Software Developer | Learning Cybersecurity | Open for roles *

If you're in the early stages of your career in software development (student or still looking for an entry-level role) and in need of mentorship, you can reach out to me.

Understanding modern web vulnerabilities is essential for anyone working in cybersecurity or software development. This room builds on that foundation by guiding you through three critical OWASP Top 10 (2025) categories that frequently lead to real-world breaches. Through clear explanations and practical exercises, you’ll not only learn what these vulnerabilities are, but also why they matter and how attackers take advantage of them.

Introduction

This room will introduce you to 3 elements of the OWASP Top 10 list (2025). In this room, you will learn about the elements relating to application behaviour and user input. We will cover these vulnerabilities briefly, how to prevent them, and finally, you will practice exploiting these vulnerabilities:

  • A04: Cryptographic Failures

  • A05: Injection

  • A08: Software or Data Integrity Failures

A04: Cryptographic Failures

Cryptographic failiures makes yet another appearence on this OWASP Top 10 list. Let's explore what this exactly and some mitigation steps below.

What are Cryptographic Failures?

Cryptographic failures happen when sensitive data isn't adequately protected due to lack of encryption, faulty implementation, or insufficient security measures. This includes storing passwords without hashing, using outdated or weak algorithms (such as MD5, SHA1, or DES), exposing encryption keys, or failing to secure data during transmission.

An incredible example of this is an application or service "rolling their own cryptography", rather than using well-established, vetted, and verifiably secure encryption algorithms.

How to Prevent Cryptographic Failures

Preventing cryptographic failures starts with choosing strong, modern algorithms and implementing them properly. Sensitive information such as passwords should be hashed using robust, slow hashing functions like bcrypt, scrypt, or Argon2. When encrypting data, avoid creating your own algorithms; instead, rely on trusted, industry-standard libraries.

**DATA RECORDS:**
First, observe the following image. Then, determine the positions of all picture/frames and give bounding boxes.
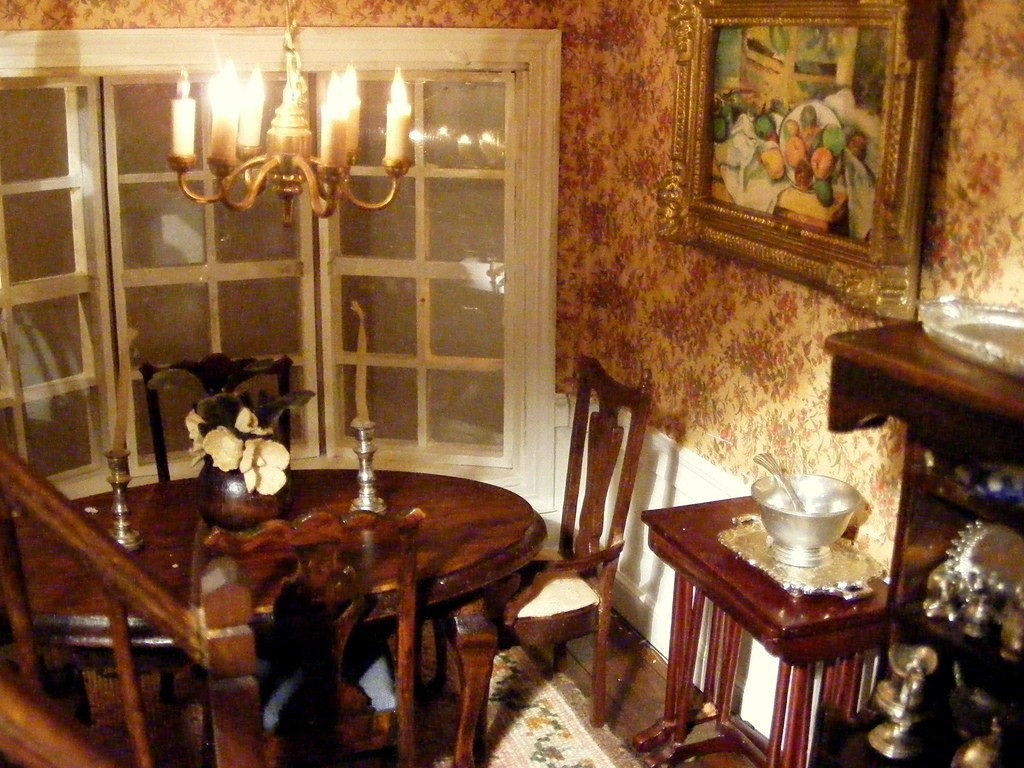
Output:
[656,0,941,321]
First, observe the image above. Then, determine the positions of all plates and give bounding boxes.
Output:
[919,296,1024,380]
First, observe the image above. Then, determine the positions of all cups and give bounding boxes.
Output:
[873,641,939,718]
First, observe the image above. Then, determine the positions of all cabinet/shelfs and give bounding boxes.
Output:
[807,322,1024,768]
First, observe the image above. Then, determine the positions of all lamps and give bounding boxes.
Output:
[168,1,410,228]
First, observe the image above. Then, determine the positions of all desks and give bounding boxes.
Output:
[1,469,548,768]
[632,497,888,768]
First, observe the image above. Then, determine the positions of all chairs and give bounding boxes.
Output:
[205,507,426,768]
[429,354,654,764]
[139,352,295,701]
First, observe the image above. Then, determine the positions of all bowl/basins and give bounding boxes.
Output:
[752,473,862,569]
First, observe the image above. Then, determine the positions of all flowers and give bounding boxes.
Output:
[185,359,315,495]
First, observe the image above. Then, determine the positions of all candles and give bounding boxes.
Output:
[351,301,370,425]
[113,329,138,453]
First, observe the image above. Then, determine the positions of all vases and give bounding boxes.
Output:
[195,454,295,530]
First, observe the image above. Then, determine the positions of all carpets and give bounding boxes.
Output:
[1,641,645,768]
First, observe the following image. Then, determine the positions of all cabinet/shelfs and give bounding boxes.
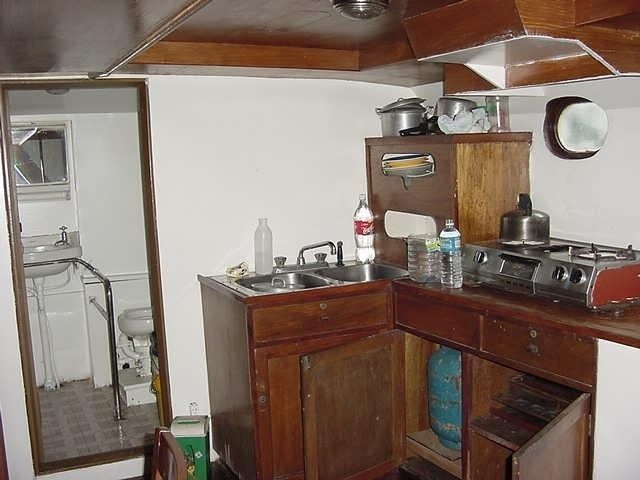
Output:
[197,275,397,480]
[393,279,596,480]
[365,132,533,271]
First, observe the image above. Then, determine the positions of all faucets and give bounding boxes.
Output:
[295,241,338,268]
[54,225,72,248]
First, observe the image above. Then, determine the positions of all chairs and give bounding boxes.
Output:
[125,427,187,480]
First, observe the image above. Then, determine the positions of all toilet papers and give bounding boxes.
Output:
[385,209,438,242]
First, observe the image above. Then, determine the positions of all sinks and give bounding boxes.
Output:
[225,266,332,296]
[20,243,83,280]
[117,306,155,339]
[303,258,409,285]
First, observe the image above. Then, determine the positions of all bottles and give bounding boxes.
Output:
[253,216,275,276]
[439,217,465,289]
[353,193,377,264]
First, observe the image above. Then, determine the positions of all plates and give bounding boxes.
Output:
[382,155,434,175]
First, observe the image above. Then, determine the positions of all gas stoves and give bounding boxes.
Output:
[460,235,639,310]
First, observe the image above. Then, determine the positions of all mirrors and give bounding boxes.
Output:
[10,121,76,187]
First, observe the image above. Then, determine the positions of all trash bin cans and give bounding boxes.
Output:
[170,415,211,480]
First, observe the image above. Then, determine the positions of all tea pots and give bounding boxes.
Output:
[497,191,552,246]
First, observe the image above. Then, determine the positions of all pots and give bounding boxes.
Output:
[372,96,478,137]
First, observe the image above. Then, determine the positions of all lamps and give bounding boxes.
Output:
[332,0,391,21]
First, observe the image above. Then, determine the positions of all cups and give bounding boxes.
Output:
[485,96,511,134]
[406,233,439,283]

**JOBS:**
1. In the passage on the OWASP Top 10, why does the room focus on the three categories it covers? Answer in one to three sentences.
2. Do these statements agree with the passage on the OWASP Top 10? For each, answer yes or no and quote the deciding words. (a) MD5 is named as an outdated or weak algorithm. (b) The passage advises creating your own encryption algorithms. (c) Passwords should be hashed with fast hashing functions.
3. Repeat word for word the part of the passage on the OWASP Top 10 from "Cryptographic failiures makes" up to and including "are Cryptographic Failures?".

**THE SOLUTIONS:**
1. The room covers these three OWASP Top 10 (2025) categories because they frequently lead to real-world breaches.

2.
(a) Yes: "using outdated or weak algorithms (such as MD5, SHA1, or DES)"
(b) No: "avoid creating your own algorithms; instead, rely on trusted, industry-standard libraries"
(c) No: "hashed using robust, slow hashing functions like bcrypt, scrypt, or Argon2"

3.
Cryptographic failiures makes yet another appearence on this OWASP Top 10 list. Let's explore what this exactly and some mitigation steps below.

What are Cryptographic Failures?